> [Required task]:
Word for word, set down the records and skip each picture.

# # # #

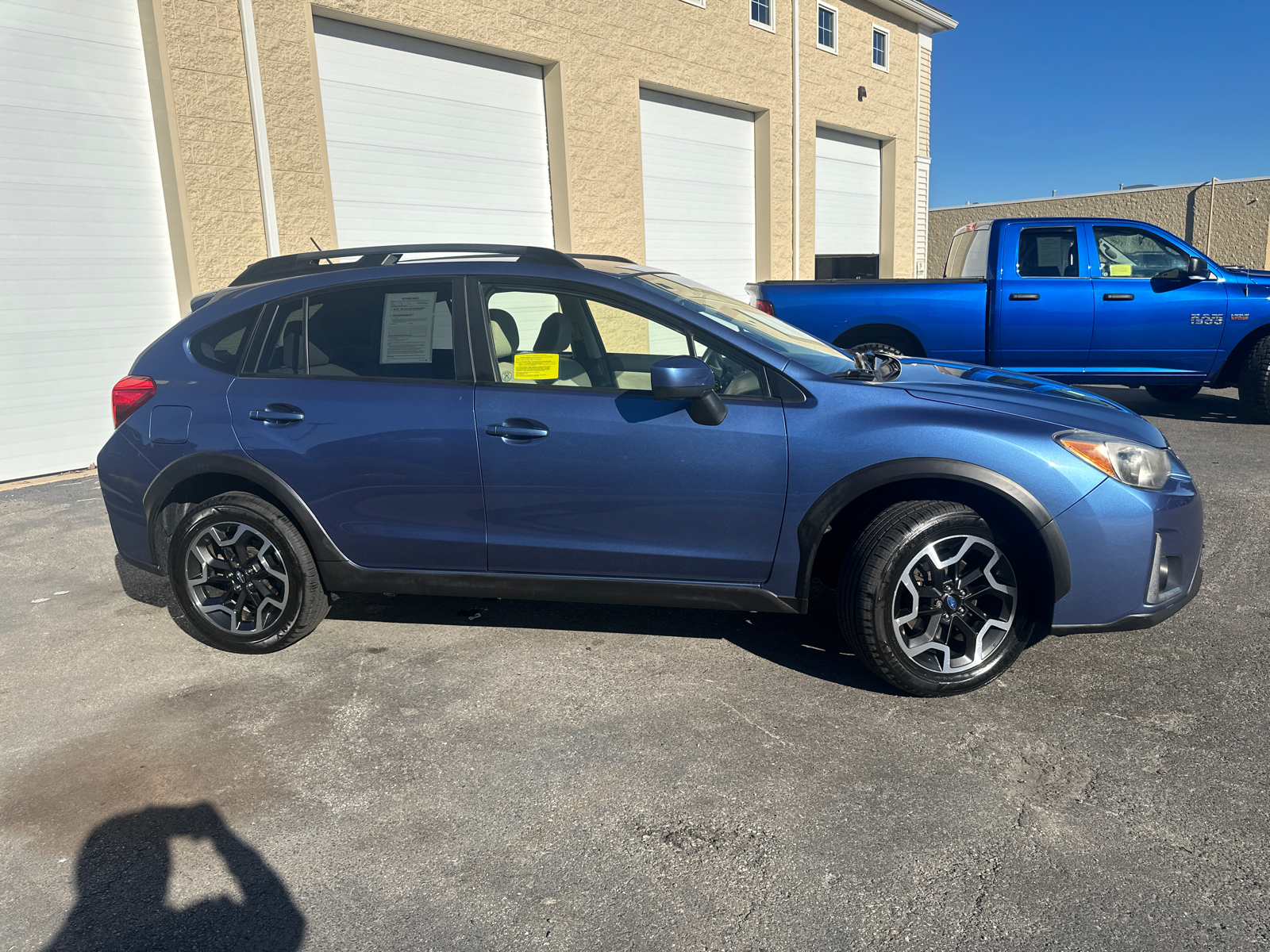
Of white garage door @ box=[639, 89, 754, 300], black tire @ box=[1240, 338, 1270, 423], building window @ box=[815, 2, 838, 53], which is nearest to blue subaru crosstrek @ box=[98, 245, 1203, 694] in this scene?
black tire @ box=[1240, 338, 1270, 423]

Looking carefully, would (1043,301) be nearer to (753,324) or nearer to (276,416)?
(753,324)

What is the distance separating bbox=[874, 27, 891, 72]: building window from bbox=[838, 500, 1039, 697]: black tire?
1765cm

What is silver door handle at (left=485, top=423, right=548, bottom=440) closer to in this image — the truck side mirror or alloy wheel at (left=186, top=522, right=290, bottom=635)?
alloy wheel at (left=186, top=522, right=290, bottom=635)

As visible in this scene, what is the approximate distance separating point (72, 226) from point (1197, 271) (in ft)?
32.9

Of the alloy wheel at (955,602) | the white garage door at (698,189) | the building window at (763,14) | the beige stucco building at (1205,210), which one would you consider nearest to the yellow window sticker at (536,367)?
the alloy wheel at (955,602)

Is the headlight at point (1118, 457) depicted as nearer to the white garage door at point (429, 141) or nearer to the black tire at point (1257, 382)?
the black tire at point (1257, 382)

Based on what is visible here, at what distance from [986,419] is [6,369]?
7.98 m

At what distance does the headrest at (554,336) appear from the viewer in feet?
12.1

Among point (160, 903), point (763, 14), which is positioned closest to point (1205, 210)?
point (763, 14)

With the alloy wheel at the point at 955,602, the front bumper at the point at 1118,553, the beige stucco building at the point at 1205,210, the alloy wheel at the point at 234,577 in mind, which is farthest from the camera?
the beige stucco building at the point at 1205,210

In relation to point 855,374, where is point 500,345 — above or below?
above

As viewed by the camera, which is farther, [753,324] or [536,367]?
[753,324]

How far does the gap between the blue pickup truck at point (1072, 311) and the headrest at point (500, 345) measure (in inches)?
200

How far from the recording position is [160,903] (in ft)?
7.68
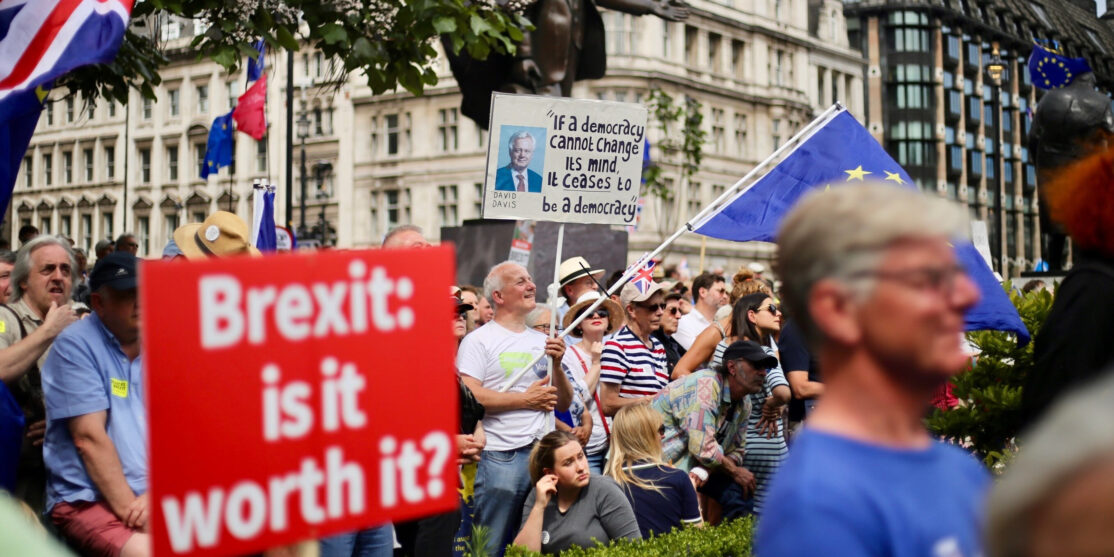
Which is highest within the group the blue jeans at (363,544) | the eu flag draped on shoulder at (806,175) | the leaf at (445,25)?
the leaf at (445,25)

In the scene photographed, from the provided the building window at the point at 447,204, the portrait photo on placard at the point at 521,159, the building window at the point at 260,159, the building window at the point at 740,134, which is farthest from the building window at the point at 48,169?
the portrait photo on placard at the point at 521,159

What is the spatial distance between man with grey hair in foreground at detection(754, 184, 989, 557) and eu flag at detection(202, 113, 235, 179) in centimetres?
3429

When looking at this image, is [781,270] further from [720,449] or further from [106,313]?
[720,449]

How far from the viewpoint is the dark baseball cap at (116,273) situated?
16.5ft

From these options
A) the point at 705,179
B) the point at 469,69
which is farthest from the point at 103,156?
the point at 469,69

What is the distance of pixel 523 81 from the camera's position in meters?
12.0

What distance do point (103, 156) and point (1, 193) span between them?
220 ft

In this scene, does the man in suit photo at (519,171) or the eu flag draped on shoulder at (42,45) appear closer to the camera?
the eu flag draped on shoulder at (42,45)

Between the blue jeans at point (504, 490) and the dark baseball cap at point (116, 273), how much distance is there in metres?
2.49

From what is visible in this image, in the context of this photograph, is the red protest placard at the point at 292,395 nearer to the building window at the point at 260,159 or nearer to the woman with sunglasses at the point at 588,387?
the woman with sunglasses at the point at 588,387

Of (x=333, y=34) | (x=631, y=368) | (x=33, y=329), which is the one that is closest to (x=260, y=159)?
(x=333, y=34)

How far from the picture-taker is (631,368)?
8.05 meters

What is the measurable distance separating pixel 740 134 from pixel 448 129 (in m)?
13.8

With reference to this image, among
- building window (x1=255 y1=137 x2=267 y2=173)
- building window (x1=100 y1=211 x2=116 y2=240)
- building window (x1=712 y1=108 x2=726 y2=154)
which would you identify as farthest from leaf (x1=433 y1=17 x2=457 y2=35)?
building window (x1=100 y1=211 x2=116 y2=240)
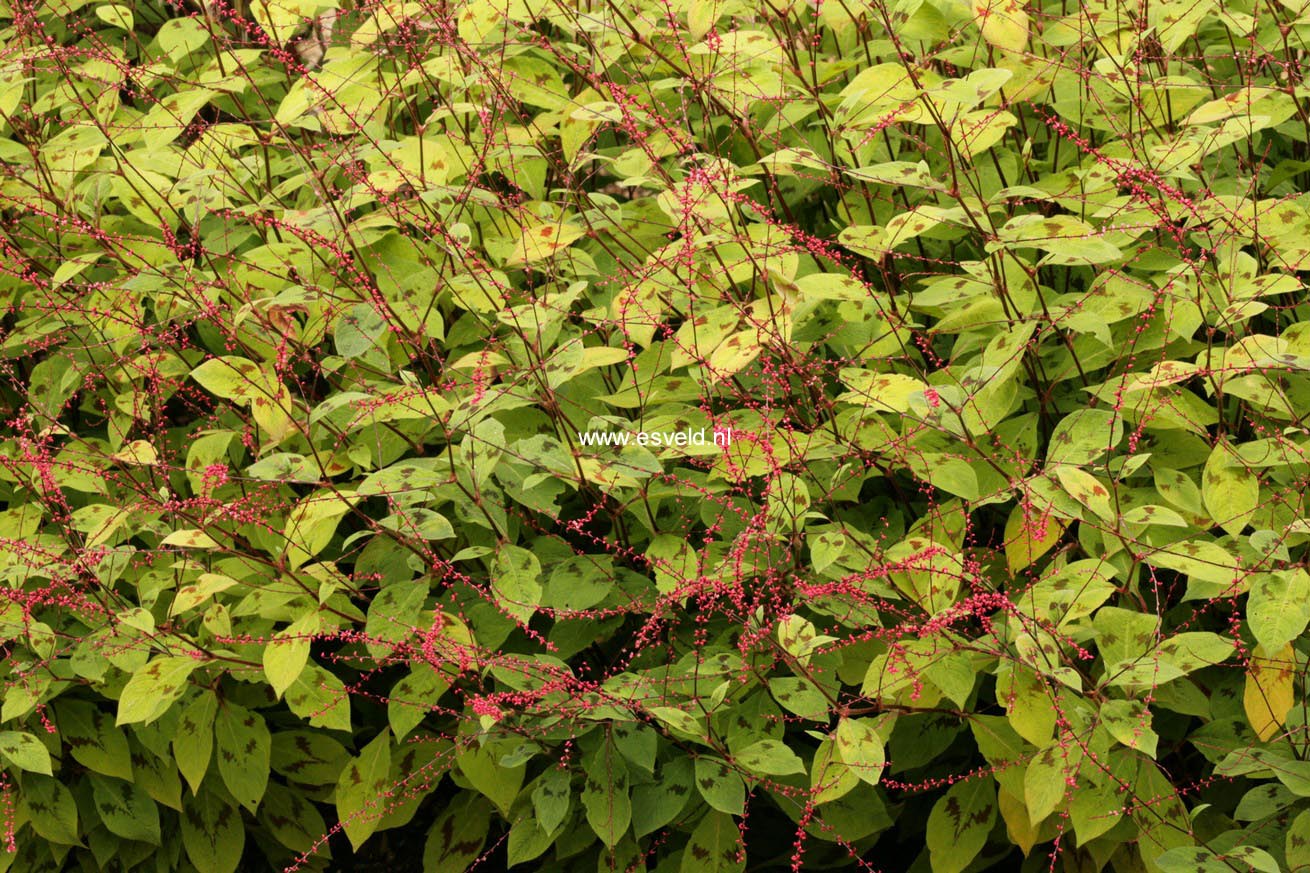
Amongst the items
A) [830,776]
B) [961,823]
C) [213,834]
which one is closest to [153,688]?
[213,834]

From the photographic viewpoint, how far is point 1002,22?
2223mm

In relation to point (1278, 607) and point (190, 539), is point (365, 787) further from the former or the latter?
point (1278, 607)

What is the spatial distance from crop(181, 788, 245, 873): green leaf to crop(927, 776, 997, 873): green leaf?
3.82ft

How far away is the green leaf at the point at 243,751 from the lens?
2.26m

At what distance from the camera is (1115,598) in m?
2.16

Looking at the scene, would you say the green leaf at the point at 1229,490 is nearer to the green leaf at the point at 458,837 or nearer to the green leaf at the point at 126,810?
the green leaf at the point at 458,837

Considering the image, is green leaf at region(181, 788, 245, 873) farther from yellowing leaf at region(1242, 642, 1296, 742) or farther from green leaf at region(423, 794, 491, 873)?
yellowing leaf at region(1242, 642, 1296, 742)

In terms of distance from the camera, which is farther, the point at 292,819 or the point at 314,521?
the point at 292,819

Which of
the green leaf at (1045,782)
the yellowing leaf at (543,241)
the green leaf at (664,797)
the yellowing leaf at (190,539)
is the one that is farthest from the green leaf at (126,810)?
the green leaf at (1045,782)

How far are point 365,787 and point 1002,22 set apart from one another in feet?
5.18

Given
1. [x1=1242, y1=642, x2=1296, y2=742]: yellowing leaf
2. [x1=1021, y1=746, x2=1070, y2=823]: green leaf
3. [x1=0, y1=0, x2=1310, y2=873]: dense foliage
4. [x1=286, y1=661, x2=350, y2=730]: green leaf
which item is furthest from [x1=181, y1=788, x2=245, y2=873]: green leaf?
[x1=1242, y1=642, x2=1296, y2=742]: yellowing leaf

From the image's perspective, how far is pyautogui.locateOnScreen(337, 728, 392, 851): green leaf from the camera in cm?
219

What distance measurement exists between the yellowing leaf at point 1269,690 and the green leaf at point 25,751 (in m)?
1.75

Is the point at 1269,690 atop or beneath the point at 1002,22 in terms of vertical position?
beneath
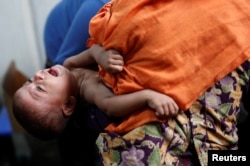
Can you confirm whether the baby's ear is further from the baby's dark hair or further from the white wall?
the white wall

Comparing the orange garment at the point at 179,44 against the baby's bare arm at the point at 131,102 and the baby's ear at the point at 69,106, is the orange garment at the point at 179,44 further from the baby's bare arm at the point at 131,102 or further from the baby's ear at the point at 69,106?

# # # #

> [Correct answer]:
Of white garage door @ box=[639, 89, 754, 300], black tire @ box=[1240, 338, 1270, 423], building window @ box=[815, 2, 838, 53], which is nearest to blue subaru crosstrek @ box=[98, 245, 1203, 694] in this scene?
black tire @ box=[1240, 338, 1270, 423]

Looking carefully, would (1043,301) be nearer to (753,324) or nearer to (276,416)?
(753,324)

What is the distance separating bbox=[874, 27, 891, 72]: building window from bbox=[838, 500, 1039, 697]: black tire?
1765cm

What is silver door handle at (left=485, top=423, right=548, bottom=440) closer to in this image — the truck side mirror or alloy wheel at (left=186, top=522, right=290, bottom=635)?
alloy wheel at (left=186, top=522, right=290, bottom=635)

As visible in this scene, what is the approximate distance separating point (72, 226) from point (1197, 271) (in ft)?
32.9

Of the alloy wheel at (955,602) | the white garage door at (698,189) | the building window at (763,14) | the beige stucco building at (1205,210), which one would you consider nearest to the yellow window sticker at (536,367)?
the alloy wheel at (955,602)

Is the headlight at point (1118, 457) depicted as nearer to the white garage door at point (429, 141) or nearer to the black tire at point (1257, 382)?
the black tire at point (1257, 382)

Based on what is visible here, at what distance from [986,419] is [6,369]?
7.98 m

At what distance does the headrest at (554,336) appear from the viewer in feet?
12.1

Among point (160, 903), point (763, 14), which is positioned closest to point (1205, 210)?
point (763, 14)

With the alloy wheel at the point at 955,602, the front bumper at the point at 1118,553, the beige stucco building at the point at 1205,210, the alloy wheel at the point at 234,577 in mind, which is farthest from the camera?
the beige stucco building at the point at 1205,210

In relation to point 855,374, where is point 500,345 — above or below?
above

As viewed by the camera, which is farther, [753,324] or [536,367]?
[753,324]

How far does the gap between the blue pickup truck at point (1072, 311) and the headrest at point (500, 345) measure (in inches)?
200

How far from the recording position is [160,903] (in ft)?
7.68
Which is highest within the group the blue jeans at (363,544) | the eu flag draped on shoulder at (806,175) | the leaf at (445,25)?
the leaf at (445,25)

In the scene photographed, from the provided the building window at the point at 447,204, the portrait photo on placard at the point at 521,159, the building window at the point at 260,159, the building window at the point at 740,134, which is farthest from the building window at the point at 48,169?
the portrait photo on placard at the point at 521,159

What is the spatial distance between man with grey hair in foreground at detection(754, 184, 989, 557) and eu flag at detection(202, 113, 235, 179) in centimetres?
3429

When looking at this image, is [781,270] further from [720,449] or further from [106,313]?
[720,449]

How far from the viewpoint is the dark baseball cap at (116,273) situated?
16.5ft

From these options
A) the point at 705,179
B) the point at 469,69
which is farthest from the point at 103,156?
the point at 469,69

What is the distance of pixel 523 81 from the camera's position in meters?
12.0

What distance do point (103, 156) and point (1, 193) span between them?
220 ft

In this scene, does the man in suit photo at (519,171) or the eu flag draped on shoulder at (42,45) appear closer to the camera?
the eu flag draped on shoulder at (42,45)

Between the blue jeans at point (504, 490) and the dark baseball cap at point (116, 273), how much distance is there in metres?
2.49

From what is visible in this image, in the context of this photograph, is the red protest placard at the point at 292,395 nearer to the building window at the point at 260,159 or nearer to the woman with sunglasses at the point at 588,387?
the woman with sunglasses at the point at 588,387

Of (x=333, y=34) | (x=631, y=368) | (x=33, y=329), which is the one that is closest to (x=260, y=159)?
(x=333, y=34)

How far from the picture-taker is (631,368)?
8.05 meters

What is the measurable distance separating pixel 740 134 from pixel 448 129 (in m)?
13.8

With reference to this image, among
- building window (x1=255 y1=137 x2=267 y2=173)
- building window (x1=100 y1=211 x2=116 y2=240)
- building window (x1=712 y1=108 x2=726 y2=154)
which would you identify as farthest from leaf (x1=433 y1=17 x2=457 y2=35)?
building window (x1=100 y1=211 x2=116 y2=240)
Amongst the items
A) [830,776]
B) [961,823]
C) [213,834]
which one is closest to [153,688]?
[213,834]

From the photographic viewpoint, how far is point 1002,22?
2223mm

In relation to point (1278, 607) and point (190, 539), is point (365, 787) further from the former or the latter?
point (1278, 607)

What is the spatial distance from crop(181, 788, 245, 873): green leaf to crop(927, 776, 997, 873): green leaf?
3.82ft

How far away is the green leaf at the point at 243,751 from the lens?
2.26m

At what distance from the camera is (1115,598) in m?
2.16

Looking at the scene, would you say the green leaf at the point at 1229,490 is nearer to the green leaf at the point at 458,837 or nearer to the green leaf at the point at 126,810?
the green leaf at the point at 458,837

Considering the image, is green leaf at region(181, 788, 245, 873) farther from yellowing leaf at region(1242, 642, 1296, 742) or farther from green leaf at region(423, 794, 491, 873)?
yellowing leaf at region(1242, 642, 1296, 742)

In terms of distance from the camera, which is farther, the point at 292,819 or the point at 314,521?
the point at 292,819

Which of
the green leaf at (1045,782)
the yellowing leaf at (543,241)
the green leaf at (664,797)
the yellowing leaf at (190,539)
is the one that is farthest from the green leaf at (126,810)?
the green leaf at (1045,782)

How far are point 365,787 and point 1002,22 set apart from one another in feet?
5.18

Given
1. [x1=1242, y1=642, x2=1296, y2=742]: yellowing leaf
2. [x1=1021, y1=746, x2=1070, y2=823]: green leaf
3. [x1=0, y1=0, x2=1310, y2=873]: dense foliage
4. [x1=286, y1=661, x2=350, y2=730]: green leaf
which item is furthest from [x1=181, y1=788, x2=245, y2=873]: green leaf?
[x1=1242, y1=642, x2=1296, y2=742]: yellowing leaf

From the image's perspective, how far is pyautogui.locateOnScreen(337, 728, 392, 851): green leaf from the camera in cm?
219

What distance measurement exists between the yellowing leaf at point 1269,690 and the green leaf at point 25,751 (in m)?
1.75

Is the point at 1269,690 atop or beneath the point at 1002,22 in terms of vertical position?
beneath
Can you confirm whether the baby's ear is further from the baby's dark hair or further from the white wall?
the white wall

Comparing the orange garment at the point at 179,44 against the baby's bare arm at the point at 131,102 and the baby's ear at the point at 69,106, is the orange garment at the point at 179,44 further from the baby's bare arm at the point at 131,102 or further from the baby's ear at the point at 69,106?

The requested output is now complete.